EXERCISE BRIEF: Which lines in the entries below contain the string "exists", with case counting? Report each such line in full.

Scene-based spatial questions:
----------
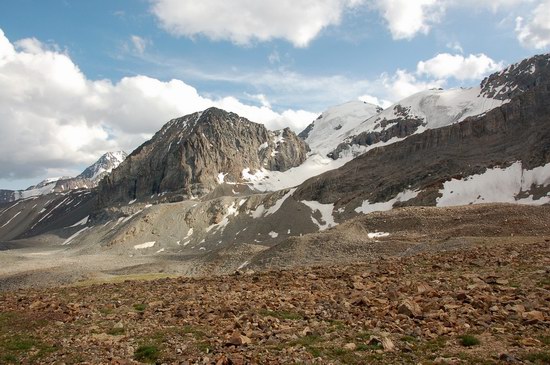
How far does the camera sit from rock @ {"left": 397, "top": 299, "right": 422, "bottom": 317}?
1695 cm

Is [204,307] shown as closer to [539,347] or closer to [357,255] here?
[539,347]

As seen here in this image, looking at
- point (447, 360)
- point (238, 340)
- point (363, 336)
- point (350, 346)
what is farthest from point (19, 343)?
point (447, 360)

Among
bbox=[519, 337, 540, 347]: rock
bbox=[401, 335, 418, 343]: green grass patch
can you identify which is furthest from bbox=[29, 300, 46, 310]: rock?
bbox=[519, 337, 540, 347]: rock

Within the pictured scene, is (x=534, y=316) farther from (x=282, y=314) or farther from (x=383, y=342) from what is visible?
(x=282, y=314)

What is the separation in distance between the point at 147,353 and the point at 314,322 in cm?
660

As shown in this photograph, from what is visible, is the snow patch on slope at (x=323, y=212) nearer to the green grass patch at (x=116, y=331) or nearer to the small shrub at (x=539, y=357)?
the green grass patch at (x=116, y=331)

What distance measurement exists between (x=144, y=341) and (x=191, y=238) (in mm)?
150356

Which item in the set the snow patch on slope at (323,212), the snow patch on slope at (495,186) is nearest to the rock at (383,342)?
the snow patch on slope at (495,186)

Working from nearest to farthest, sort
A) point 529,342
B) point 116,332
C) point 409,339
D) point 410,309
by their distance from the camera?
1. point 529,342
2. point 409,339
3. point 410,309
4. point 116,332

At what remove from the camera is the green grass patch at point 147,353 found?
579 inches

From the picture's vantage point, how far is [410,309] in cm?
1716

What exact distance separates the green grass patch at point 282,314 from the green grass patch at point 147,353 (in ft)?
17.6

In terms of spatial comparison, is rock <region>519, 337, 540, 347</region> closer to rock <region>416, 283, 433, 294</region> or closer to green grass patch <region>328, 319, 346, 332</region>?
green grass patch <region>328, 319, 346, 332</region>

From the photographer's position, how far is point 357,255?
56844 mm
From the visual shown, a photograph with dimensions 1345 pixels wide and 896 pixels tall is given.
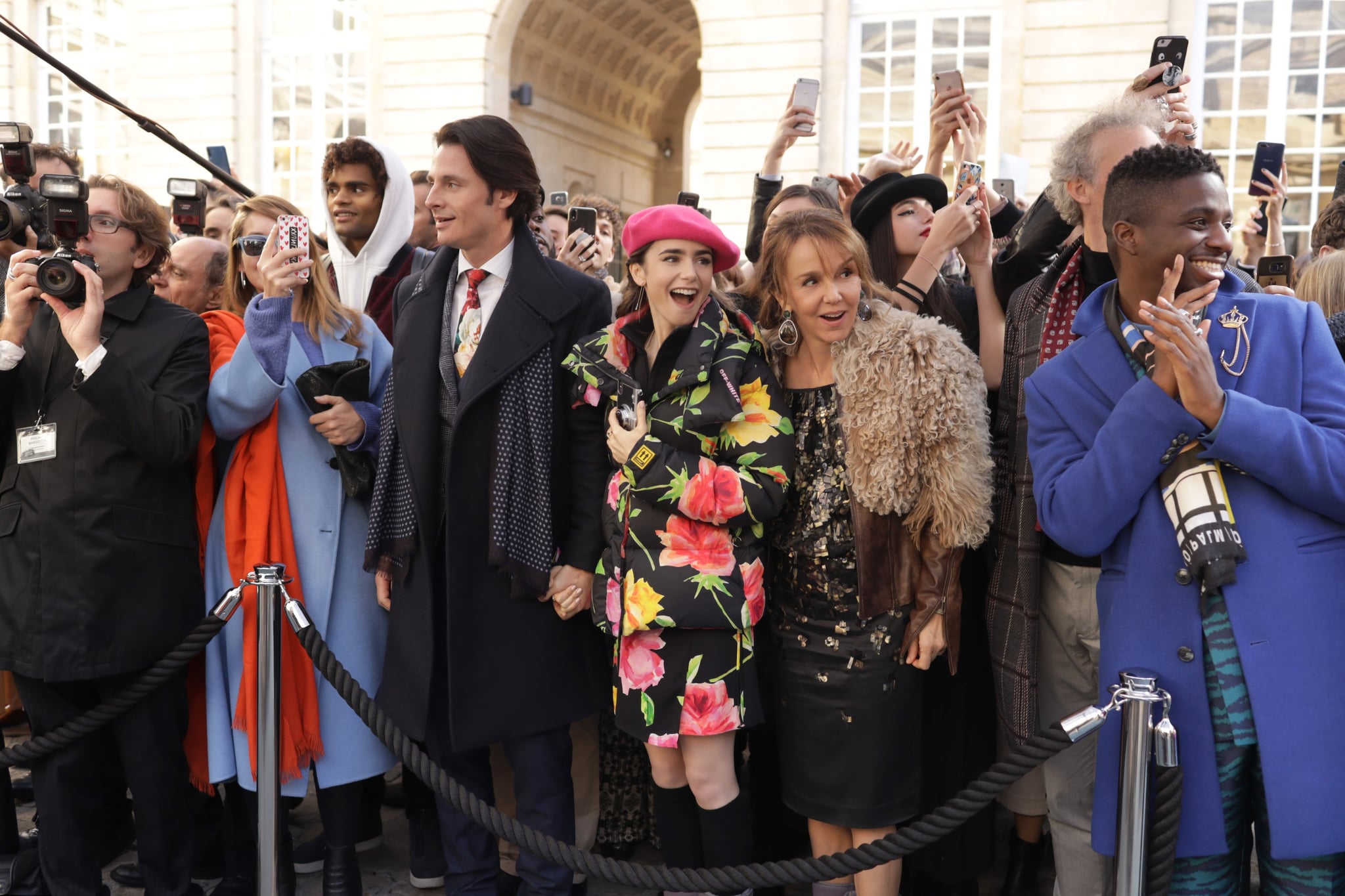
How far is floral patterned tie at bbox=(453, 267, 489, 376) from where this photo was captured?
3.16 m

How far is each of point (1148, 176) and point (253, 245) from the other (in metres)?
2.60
----------
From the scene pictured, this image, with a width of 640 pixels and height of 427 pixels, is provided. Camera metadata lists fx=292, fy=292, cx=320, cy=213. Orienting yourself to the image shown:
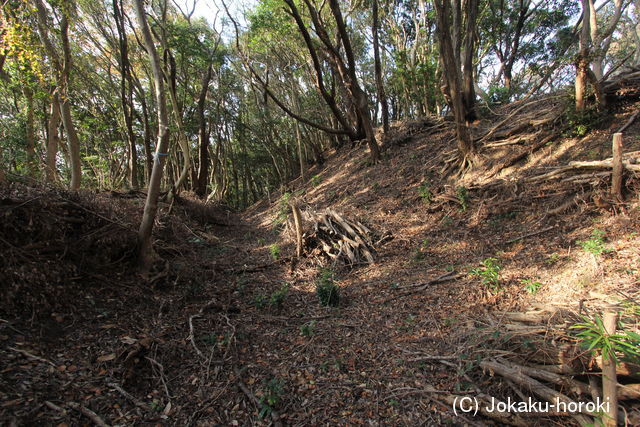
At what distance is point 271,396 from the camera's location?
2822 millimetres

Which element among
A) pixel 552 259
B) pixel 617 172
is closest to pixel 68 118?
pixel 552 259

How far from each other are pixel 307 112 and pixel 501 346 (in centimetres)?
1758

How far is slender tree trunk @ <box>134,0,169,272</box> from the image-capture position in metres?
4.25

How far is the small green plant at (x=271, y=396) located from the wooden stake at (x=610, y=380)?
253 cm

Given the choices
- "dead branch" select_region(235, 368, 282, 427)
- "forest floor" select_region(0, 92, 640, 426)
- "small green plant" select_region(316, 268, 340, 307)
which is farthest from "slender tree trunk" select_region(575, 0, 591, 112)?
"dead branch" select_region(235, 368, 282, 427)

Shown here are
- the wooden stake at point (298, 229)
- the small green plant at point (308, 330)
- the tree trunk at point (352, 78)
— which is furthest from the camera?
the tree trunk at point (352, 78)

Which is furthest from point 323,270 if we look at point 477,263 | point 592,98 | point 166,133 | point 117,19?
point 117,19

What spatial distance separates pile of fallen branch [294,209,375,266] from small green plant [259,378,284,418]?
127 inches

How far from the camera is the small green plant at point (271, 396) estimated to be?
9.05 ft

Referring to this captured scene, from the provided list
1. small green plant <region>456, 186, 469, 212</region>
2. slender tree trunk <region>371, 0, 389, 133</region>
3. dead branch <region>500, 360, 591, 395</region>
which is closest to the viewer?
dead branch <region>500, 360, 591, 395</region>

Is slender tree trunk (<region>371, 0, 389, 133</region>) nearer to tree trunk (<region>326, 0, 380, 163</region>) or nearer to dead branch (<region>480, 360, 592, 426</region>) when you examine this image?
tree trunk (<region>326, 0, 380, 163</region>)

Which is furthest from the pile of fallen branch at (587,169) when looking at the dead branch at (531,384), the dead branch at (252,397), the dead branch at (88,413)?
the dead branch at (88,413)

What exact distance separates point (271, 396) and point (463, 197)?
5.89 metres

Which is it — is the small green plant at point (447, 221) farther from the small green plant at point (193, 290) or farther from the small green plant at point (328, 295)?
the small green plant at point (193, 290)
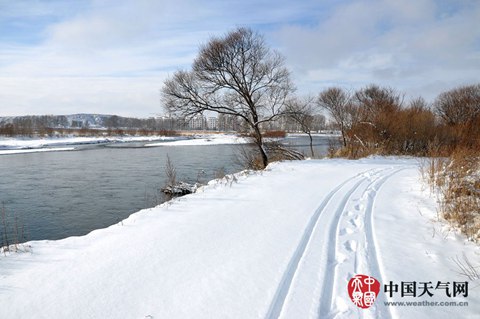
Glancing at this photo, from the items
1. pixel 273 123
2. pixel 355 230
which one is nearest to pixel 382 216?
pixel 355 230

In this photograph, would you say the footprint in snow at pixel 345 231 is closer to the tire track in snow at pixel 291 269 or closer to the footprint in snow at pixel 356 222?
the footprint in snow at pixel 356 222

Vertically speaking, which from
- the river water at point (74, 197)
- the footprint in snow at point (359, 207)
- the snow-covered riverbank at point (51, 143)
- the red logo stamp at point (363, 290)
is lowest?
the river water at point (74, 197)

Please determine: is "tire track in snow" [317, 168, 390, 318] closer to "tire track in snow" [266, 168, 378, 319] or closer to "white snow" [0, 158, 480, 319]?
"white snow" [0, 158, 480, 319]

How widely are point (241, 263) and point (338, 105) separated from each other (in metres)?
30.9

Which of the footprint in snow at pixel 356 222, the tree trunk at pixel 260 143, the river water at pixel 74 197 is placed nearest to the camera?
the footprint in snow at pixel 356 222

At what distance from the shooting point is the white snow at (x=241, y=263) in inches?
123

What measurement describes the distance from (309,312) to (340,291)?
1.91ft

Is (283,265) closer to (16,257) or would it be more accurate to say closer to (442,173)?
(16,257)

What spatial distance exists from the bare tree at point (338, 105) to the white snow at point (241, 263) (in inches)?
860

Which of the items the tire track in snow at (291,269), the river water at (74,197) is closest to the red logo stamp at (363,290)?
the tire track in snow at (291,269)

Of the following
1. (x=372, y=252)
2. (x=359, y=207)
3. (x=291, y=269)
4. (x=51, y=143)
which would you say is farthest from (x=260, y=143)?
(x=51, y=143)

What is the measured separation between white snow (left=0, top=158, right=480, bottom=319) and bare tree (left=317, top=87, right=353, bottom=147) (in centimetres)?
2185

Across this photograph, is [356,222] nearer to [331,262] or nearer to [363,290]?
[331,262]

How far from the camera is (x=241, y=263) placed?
----------
RESULT OF THE TASK:
What distance measurement exists between (x=144, y=341) and (x=191, y=238) (in mm)?
What spatial distance exists from the bare tree at point (338, 105) to the white snow at point (241, 263) (in inches)?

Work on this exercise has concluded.